Given text start

# DHX 5.0 Heaviest Coil Springs



## 1911GS (Oct 19, 2006)

Need your help on where can I buy the heaviest coil spring for FOX DHX 5.0? I have a '06 Turner 6-pack. Around 800 to 850 lbs. Would Titanium spring work?  Need help on looking for an online supplier where I can order online.


----------



## MaddSquirrel (Aug 5, 2005)

Just call FOX, 29.95.


----------



## me_versus_u (Jan 4, 2007)

I found some at adrenalinebikes.com. But they only go up to 750#s. As far as titanium I'm not sure I have nothing titanium on my bike because I weigh 220lbs and always thought that titanium was for people under 180. http://www.adrenalinebikes.com/stor...tID=2081&CategoryName=Shock Parts&StartRow=81


----------



## 1911GS (Oct 19, 2006)

Thanks for your help guys.I ask fox already and they only make up to 750lbs spring.I'M 6'0,300+lbs riding weight.That's why I need the heaviest coil spring.Any other option guys or the 750lbs will do?I will use it for trail and all mountain riding.Or should I try the roco tst or fox dhx air?


----------



## MaddSquirrel (Aug 5, 2005)

You must have talked to the wrong person. I know for a fact that FOX makes springs into upto 950lbs. Did you call 1-800-FOX-SHOX? If you did, then I suggest calling PUSH industries and seeing if they can help.


----------



## tonyl11 (Aug 31, 2005)

I own a Bullit with the 5th element spring. I'm around 300-ish also and I run the 750 spring. Now, depending on what the shock ratio is determins the spring weight. I was looking at a bullit with a fox as well and when I called FOX, for my weight tthey recomended the 950 spring. 

madsquirrel, You are/were right but when I last spoke with them, Fox was thinking of getting rid of the higher weight springs becuase most of "us" larger people don't ride bikes and they really didn't have a lot of request for them.....

Check phattire.com. that's where I got my last springs..


----------



## eokerholm (Apr 9, 2005)

Given text end
Stored data start

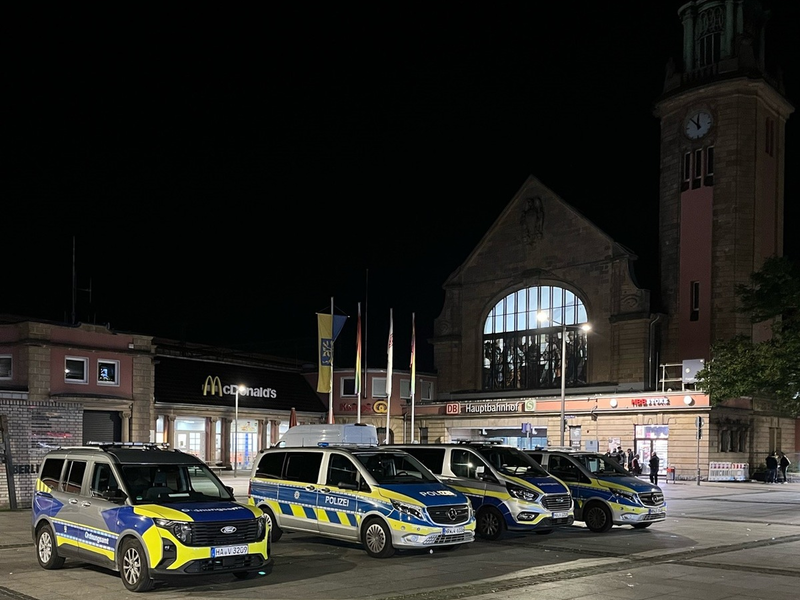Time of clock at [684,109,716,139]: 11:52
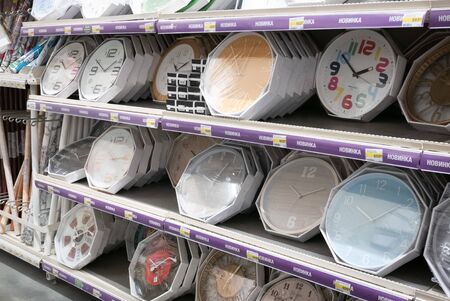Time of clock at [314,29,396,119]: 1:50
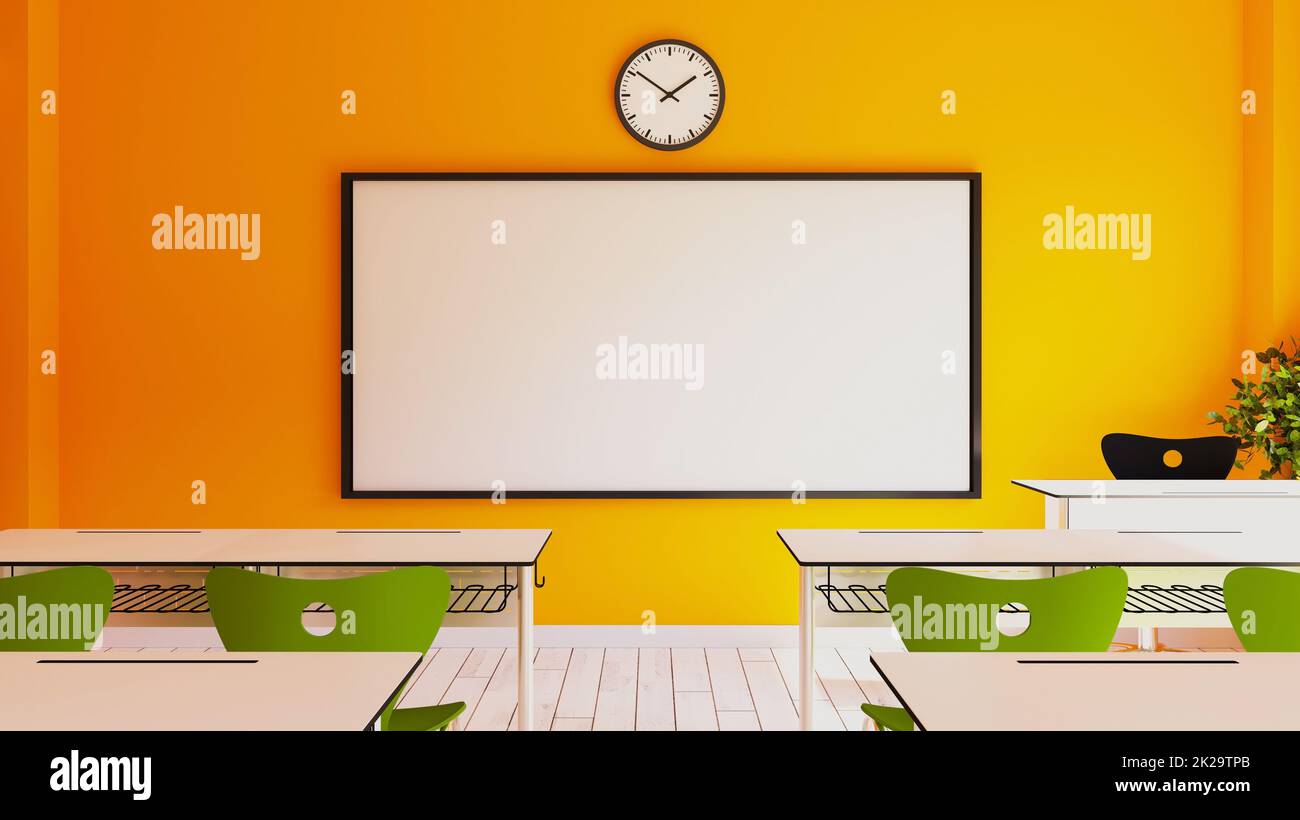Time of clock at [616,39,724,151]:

Stored data end

Problems and tasks:
**1.** In the forum thread about DHX 5.0 coil springs, what phone number does MaddSquirrel give for reaching FOX?
**2.** Shorten the paragraph beginning "I own a Bullit with the 5th element spring" from the DHX 5.0 spring thread, keeping its main facts.
**3.** Continue the forum thread about heavy coil springs for the DHX 5.0 from where it stops.

Exercise results:
**1.** 1-800-FOX-SHOX

**2.** The poster rides a Bullit with a 5th Element spring, weighs around 300 pounds, and uses a 750 spring. The right spring weight depends on the shock ratio. When the poster called FOX about a Bullit with a FOX shock, FOX recommended the 950 spring for that weight.

**3.**
I just picked up my spring from them last month.
I called directly and gave them, my bike, my weight, rear travel, etc.

I got a 600 lb spring rate and I weigh 265+ with gear.
I would think the 750 would suit you fine, since you only weight 35 more lbs than me.

They told me they did have higher/heavier spring rated spring available and to call back.

yep, just $29.95

If I can drop some weight and get down to 245 I'll get to drop to the 550 lb spring!! 
Summer goal!

LOVE THE DHX 5.0 by the way! Heavy but solid at a tank, more control for me on the bike and inspires confidence. I know I won't bomb or bottom this thing out!

Call them, I'm sure they've got them or can point you in the right direction.:thumbsup:


----------



## PCinSC (Oct 25, 2005)

1911GS said:


> Thanks for your help guys.I ask fox already and they only make up to 750lbs spring.I'M 6'0,300+lbs riding weight.That's why I need the heaviest coil spring.Any other option guys or the 750lbs will do?I will use it for trail and all mountain riding.Or should I try the roco tst or fox dhx air?


The 750lb coil will not be enough. The other riders with higher rated springs on other bikes probably have different sized shocks and the bike suspensions themselves probably have lower average leverage ratios. The leverage ratio on the 2006 and earlier Turner RFX is pretty high (3:1). That puts a clyde-sized rider in a tough position when trying to tweak suspension performance. I'm 270lbs and when I first got my RFX I spoke with both Turner and Push Industries about what spring to use and suspension performance on my RFX. They both said that there isn't a spring rated high enough (in the size needed) to handle my weight.

Luckily I have both 5" and 6" rockers, so I'm running the 5" rockers to lower the average leverage ratio to 2.5:1. Even so, I still have to run the 750lb spring so achieve proper sag. I also sent my shock to Push to get custom-tuned and valved for my weight. Thus far it's performed excellent.

I know of one clyde on these forums (he goes by Bikezilla) that is running a 800lb titanium spring on a Avalanche Chubie. That's the highest-rated spring that I've seen available for a 7.5" by 2" shock. I believe he weighs around 230 - 240lbs.

You will not have any better luck with the ROCO or DHX air, the shock size and leverage ratio will remain the same. The DHX air is inadequate for a heavy clyde on a high leverage ratio bike. I demoed a Giant Reigh XO (which had the DHX Air) and the shop filled the shock to capacity (300psi) and I still was getting way too much sag. They just kept pumping, we probably ended up with 315+psi in that shock. Needless to say, the suspension did not perform well at all.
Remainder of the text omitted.